I think what you really want is a common framework for your applications that report to something (you or the system messages or tracing or perfmon, event log, whatever) and also to receive via some inter process protocol a way to receive messages and respond.
based on the reporting you can change the scheduling or make changes, etc.
So, there is some monitor app, and then each of your other apps does common reporting.
events I can think of:
- started
- stopped
- error
- normal log messages
- and of course specific things your apps do.
I think there are probably existing classes/framework that do this - you'll have to check around.
If it were me, I would make a service that could talk to all the other apps and perhaps was even an http server. It would be able to route messages to particular apps and start stop those processes and query them.
There are lots of ways to do what you want though. those were just off the top of my head.

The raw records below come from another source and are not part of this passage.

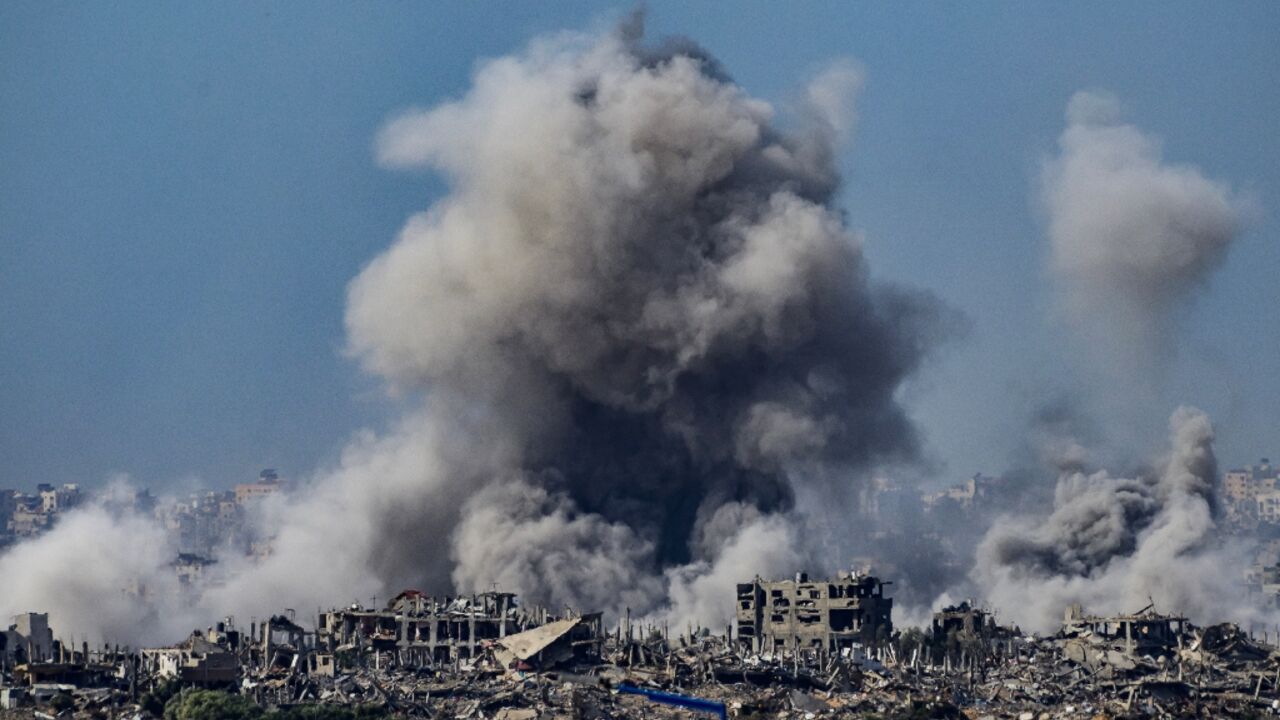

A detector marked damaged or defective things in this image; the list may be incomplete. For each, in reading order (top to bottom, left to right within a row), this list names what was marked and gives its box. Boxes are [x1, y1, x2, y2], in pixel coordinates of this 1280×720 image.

damaged multi-story building [737, 568, 896, 653]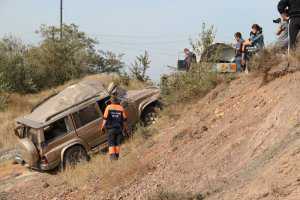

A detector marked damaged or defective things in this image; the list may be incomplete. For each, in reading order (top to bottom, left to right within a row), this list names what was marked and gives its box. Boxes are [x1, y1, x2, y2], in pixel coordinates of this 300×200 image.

crashed suv [14, 79, 161, 170]
overturned vehicle [14, 79, 161, 170]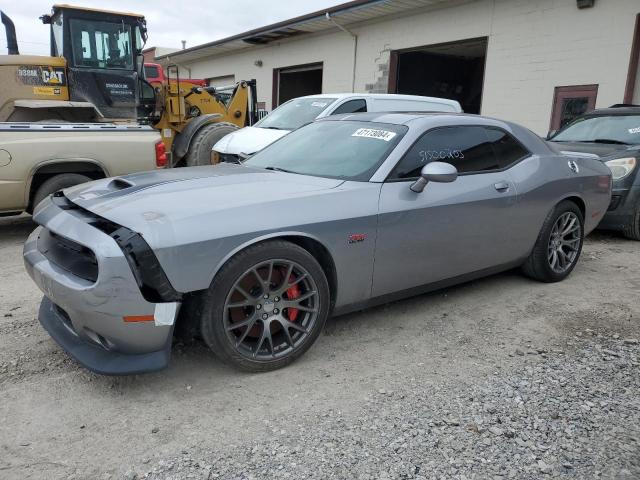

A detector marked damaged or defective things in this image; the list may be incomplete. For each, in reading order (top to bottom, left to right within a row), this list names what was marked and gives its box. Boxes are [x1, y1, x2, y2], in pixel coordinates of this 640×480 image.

crumpled hood [212, 124, 290, 155]
crumpled hood [64, 165, 342, 248]
damaged front bumper [23, 195, 179, 376]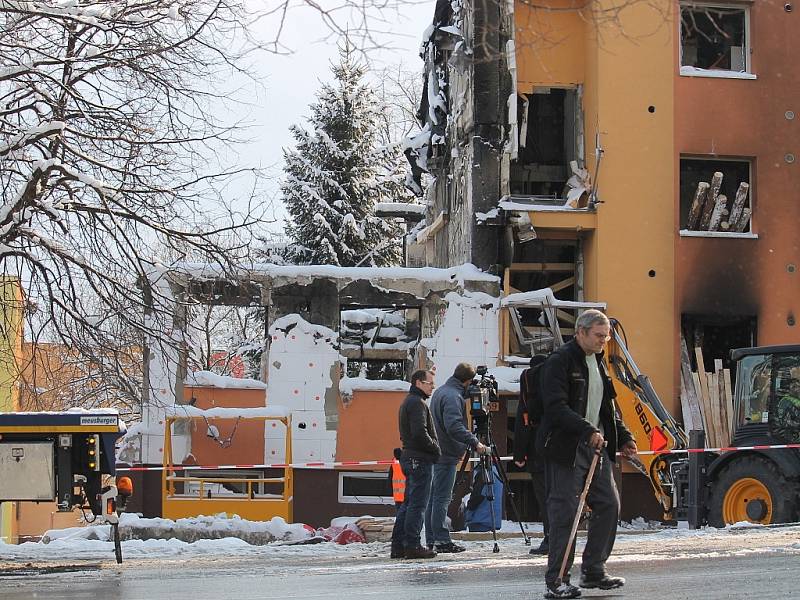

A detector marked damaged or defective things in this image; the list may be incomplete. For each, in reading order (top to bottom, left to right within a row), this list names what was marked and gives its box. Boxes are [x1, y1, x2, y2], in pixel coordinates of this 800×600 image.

broken window [680, 3, 752, 72]
shattered window glass [680, 4, 752, 71]
broken window [512, 86, 580, 197]
broken wall opening [512, 86, 580, 197]
damaged apartment building [406, 1, 800, 432]
broken window [680, 156, 752, 233]
broken window [340, 310, 422, 380]
shattered window glass [736, 354, 772, 424]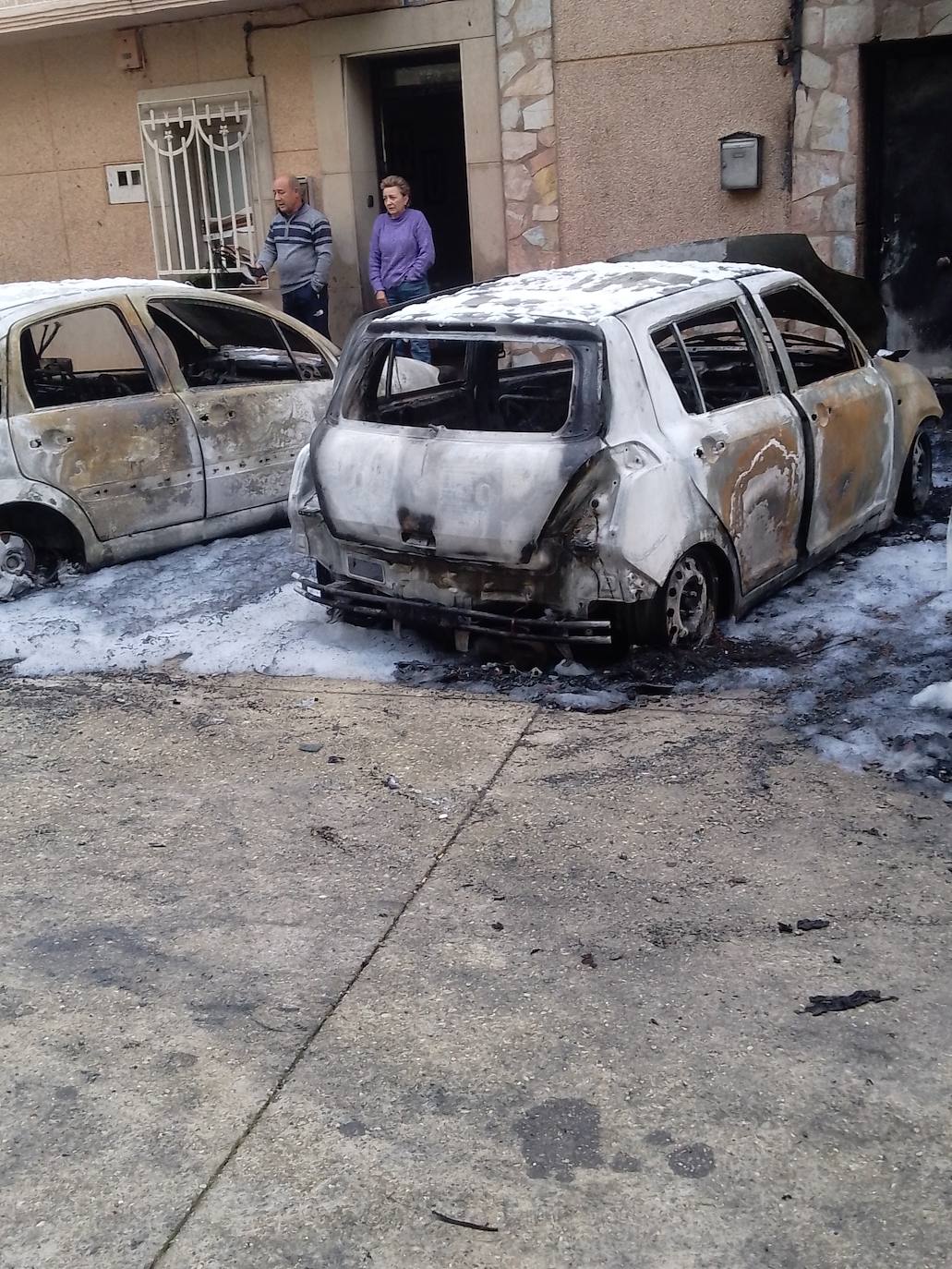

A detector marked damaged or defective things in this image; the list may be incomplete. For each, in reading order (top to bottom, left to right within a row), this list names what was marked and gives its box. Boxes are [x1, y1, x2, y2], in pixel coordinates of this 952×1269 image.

burned car [0, 277, 342, 595]
damaged vehicle frame [288, 248, 938, 650]
burned car [288, 255, 938, 654]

Alternatively you might just be able to get these to be services and they handle messages sent to them. Their normal processing does nothing until they are "woken up" with some task command.
You have more questions in one. Normally you should split them. But let's overlook this and try to answer.
To schedule certain events (including running an application): Use TJvScheduledEvents from JVCL. IMHO JVCL is the best Delphi open source library around with extensive number of components, developers & support. TJvScheduledEvents is quite neat, uses threads for event scheduling and also you have in JVCL a detailed editor for your events (it needs a small hack to use it though).
To provide 'feedback' from your applications to a (remote) central point: A very very very good solution (if your requirements permit) is to log the progress of your applications in a table (let's call it LOG) on a Firebird server. In LOG you can have the following fields: COMPUTER, USERNAME, APPNAME, MSG, LOGDATE (etc. etc.). In the After Insert trigger of the LOG table you can fire an event (let's call it NEW_LOG). In your console app you can register the interest for this event and so, your application will be automatically updated with everything which happens in any of your applications, so you can do log analysis, graphs etc. Of course you can do it with IB, but IB costs.
...going on Windows API route you need headers (which probably aren't translated), you'll encounter our dearest Pointers/PChars etc. etc. Of course, building from scratch everything isn't worthwhile but when this is already done in a Delphi way, why don't use it?
Use service with a timer that is fired regulary (for example each minute). It reads the schedule and looks if some are due before the next iteration. If so, you can execute them.
You can add an interface that shows all running apps. For the feedback and query that using a desktop application.